Given instruction → Write out exactly, please, the lines from the one containing "Between (33,301) and" to the end of the material.

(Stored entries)
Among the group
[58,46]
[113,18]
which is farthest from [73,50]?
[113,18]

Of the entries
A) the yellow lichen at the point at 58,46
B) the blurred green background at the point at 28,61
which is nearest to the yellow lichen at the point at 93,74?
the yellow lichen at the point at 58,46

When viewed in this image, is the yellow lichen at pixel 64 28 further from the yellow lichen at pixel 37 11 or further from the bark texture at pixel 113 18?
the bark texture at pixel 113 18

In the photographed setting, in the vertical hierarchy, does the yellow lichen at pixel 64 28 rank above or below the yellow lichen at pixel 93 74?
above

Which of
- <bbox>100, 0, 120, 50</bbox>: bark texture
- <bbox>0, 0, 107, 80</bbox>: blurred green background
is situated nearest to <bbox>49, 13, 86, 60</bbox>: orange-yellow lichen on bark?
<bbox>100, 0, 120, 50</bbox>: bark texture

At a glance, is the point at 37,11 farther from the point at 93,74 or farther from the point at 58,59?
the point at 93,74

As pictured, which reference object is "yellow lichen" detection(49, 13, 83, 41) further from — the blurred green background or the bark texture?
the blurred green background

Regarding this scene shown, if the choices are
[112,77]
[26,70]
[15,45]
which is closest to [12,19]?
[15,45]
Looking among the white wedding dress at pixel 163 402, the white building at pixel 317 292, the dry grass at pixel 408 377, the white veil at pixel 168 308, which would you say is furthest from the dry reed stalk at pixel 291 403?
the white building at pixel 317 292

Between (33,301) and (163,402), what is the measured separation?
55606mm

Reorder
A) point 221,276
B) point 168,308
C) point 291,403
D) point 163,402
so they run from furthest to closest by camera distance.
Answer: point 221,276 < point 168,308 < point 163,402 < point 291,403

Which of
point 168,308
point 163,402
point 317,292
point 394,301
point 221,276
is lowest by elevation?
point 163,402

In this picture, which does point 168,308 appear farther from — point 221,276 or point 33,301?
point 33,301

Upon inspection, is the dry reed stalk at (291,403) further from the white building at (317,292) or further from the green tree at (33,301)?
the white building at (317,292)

Output →
Between (33,301) and (163,402), what is the measured separation?
55606mm

Reorder
A) point 221,276
B) point 168,308
C) point 291,403
D) point 163,402
so they run from furthest to closest by camera distance.
Answer: point 221,276 < point 168,308 < point 163,402 < point 291,403

Which of
point 168,308
point 163,402
point 317,292
point 394,301
point 221,276
is lowest by elevation?
point 163,402

In this picture, which does point 168,308 appear farther from — point 221,276 or point 33,301?
point 33,301

Upon inspection, is the dry reed stalk at (291,403) further from the white building at (317,292) or further from the green tree at (33,301)?
the white building at (317,292)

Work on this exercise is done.